## WHAT IS REQUIRED
Print the section of the ischaemia and infarction flashcards below word for word, starting at "Ischaemia and infarction" and ending at "and shock (systemic)".

## TEXT EXCERPT
Ischaemia and infarction Flashcards
ischaemia
relative lack of blood supply to tissue/ organ leading to inadequate oxygen supply to meet needs of tissue/ organ: hypoxia
types of hypoxia
hypoxic, anaemic,
hypoxic hypoxia
low inspired oxygen or normal inspired oxygen but low partial pressure of oxygen
anaemic hypoxia
normal inspired oxygen but blood abnormal
stagnant hypoxia
normal inspired oxygen but abnormal oxygen delivery eg occlusion of vessel (local) and shock (systemic)
cytotoxic hypoxia
normal inspired oxygen but abnormal at tissue level
factors affecting oxygen supply
inspired oxygen, pulmonary function, blood constituents, blood flow, integrity of vasculature, tissue mechanisms
factors affecting oxygen demand
tissue type, activity of tissue above baseline value
ischaemic heart disease
supply issues- coronary artery atheroma, cardiac failure, pulmonary function- other disease or pulmonary oedema, anaemia, previous MI
demand issues- heart has high intrinsic demand, exertion/ stress
clinical correlation between ischaemic heart disease and atheroma
ulcerated/ fissured plaques leads to thrombosis which leads to ischaemia and or infarction
functional effects of ischaemia
blood oxygen supply fails to meet demand due to decreased supply and increased demand or both. related to rate of onset. can be general, chronic, acute on chronic
cellular effects of ischaemia
different tissues have variable oxygen requirement and variably susceptible to ischaemia, neurons, heart cells, renal tubular cells affected more than fat, bone etc
clinical effects of ischaemia
dysfunction, pain, physical damage
outcome of ischaemia
no clinical effect, resolution, infarction
aetiology of infarction
thrombosis, embolism, strangulation eg gut, trauma
scale of damage of ischamia and infarction depends on
time period, tissue organ, pattern of blood supply, previous disease
types of necrosis
coagulative and colliquitive
myocardial ischaemia process and time
anaerobic metabolism and onset of ATP depletion, loss of myocardial contractility, ultrastructural changes eg myofibrillar relaxation, glycogen depletion, cell and mitochondrial swelling. all happens within a few mins. 20-30mins means irreversible damage. 20-40 mins myocyte necrosis. 1 hour to injury to microvasculature
appearances of infarcts over time
less than 24 hours swollen mitochondria, 24-48 hours acute inflammation initially at edge of infarct, loss of specialised cell features, 72 hours- chronic inflammation, macrophages remove debris, granulation tissue, fibrosis
pale infarcts occur in
myocardium, spleen, kidney, solid tissues. turn yellow and red periphery after 72 hours
red infarcts occur in
lung, liver loose tissues, previously congested tissue, venous occlusion, secondary/ continuing blood supply. little change after 72 hours
end result of infarct
scar replaces area of tissue damage (more white) and shape depends on territory of occluded vessel
reparative processes of myocardial infarction
cell death, acute inflammation, macrophage phagocytosis of dead cells, granulation tissue, collagen deposition, scar formation
transmural infarction
ischaemic necrosis affects full thickness of the myocardium
acute infarcts are classified according to
whether there is elevation of the ST segments on the ECG.

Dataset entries
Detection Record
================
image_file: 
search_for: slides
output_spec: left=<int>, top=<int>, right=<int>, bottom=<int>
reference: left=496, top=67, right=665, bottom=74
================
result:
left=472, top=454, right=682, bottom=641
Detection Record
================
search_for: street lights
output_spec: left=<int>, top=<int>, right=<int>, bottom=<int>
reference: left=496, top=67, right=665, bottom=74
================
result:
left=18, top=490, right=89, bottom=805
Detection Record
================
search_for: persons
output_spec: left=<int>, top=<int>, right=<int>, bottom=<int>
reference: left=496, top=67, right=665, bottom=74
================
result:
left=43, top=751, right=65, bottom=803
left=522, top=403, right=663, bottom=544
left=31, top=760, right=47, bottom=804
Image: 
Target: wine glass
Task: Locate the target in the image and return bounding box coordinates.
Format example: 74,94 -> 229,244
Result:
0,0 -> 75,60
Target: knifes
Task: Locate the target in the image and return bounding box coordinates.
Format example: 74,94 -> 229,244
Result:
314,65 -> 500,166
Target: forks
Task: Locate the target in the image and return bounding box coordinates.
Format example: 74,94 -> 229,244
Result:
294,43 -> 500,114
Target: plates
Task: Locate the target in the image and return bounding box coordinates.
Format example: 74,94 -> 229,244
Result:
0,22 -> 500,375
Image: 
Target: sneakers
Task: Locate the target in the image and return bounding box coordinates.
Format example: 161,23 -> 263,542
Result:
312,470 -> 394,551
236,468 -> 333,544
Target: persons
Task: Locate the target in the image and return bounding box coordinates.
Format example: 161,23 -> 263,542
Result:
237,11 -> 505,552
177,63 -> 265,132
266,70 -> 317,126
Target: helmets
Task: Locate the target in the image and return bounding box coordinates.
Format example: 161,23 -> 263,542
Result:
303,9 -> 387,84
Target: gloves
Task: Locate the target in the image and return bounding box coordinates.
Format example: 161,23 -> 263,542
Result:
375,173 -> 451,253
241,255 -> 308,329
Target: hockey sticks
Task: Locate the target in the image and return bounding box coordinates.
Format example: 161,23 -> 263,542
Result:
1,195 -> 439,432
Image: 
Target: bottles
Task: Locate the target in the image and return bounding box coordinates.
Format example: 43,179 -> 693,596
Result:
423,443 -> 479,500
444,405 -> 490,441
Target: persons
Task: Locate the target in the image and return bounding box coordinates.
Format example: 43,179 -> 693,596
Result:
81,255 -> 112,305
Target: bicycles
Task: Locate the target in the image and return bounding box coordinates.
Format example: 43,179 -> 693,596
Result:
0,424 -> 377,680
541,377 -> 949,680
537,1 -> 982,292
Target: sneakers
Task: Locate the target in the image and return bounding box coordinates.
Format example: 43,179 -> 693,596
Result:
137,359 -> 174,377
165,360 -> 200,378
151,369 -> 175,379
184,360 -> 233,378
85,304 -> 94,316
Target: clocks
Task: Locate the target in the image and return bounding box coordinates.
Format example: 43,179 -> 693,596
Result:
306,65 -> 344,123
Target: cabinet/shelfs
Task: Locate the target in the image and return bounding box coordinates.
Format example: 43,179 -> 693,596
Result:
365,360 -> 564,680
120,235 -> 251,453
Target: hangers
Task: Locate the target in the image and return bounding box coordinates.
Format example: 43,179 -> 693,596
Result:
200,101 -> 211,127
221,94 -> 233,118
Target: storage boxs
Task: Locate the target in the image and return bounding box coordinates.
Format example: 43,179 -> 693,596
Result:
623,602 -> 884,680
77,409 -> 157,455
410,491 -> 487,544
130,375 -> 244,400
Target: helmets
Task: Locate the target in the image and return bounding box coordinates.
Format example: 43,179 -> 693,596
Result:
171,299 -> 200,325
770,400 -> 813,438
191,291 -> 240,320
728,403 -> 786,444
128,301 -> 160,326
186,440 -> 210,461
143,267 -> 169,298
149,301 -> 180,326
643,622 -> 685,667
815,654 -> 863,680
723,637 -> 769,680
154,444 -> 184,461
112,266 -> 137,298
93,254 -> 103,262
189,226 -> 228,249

## TASK RESULT
Ischaemia and infarction Flashcards
ischaemia
relative lack of blood supply to tissue/ organ leading to inadequate oxygen supply to meet needs of tissue/ organ: hypoxia
types of hypoxia
hypoxic, anaemic,
hypoxic hypoxia
low inspired oxygen or normal inspired oxygen but low partial pressure of oxygen
anaemic hypoxia
normal inspired oxygen but blood abnormal
stagnant hypoxia
normal inspired oxygen but abnormal oxygen delivery eg occlusion of vessel (local) and shock (systemic)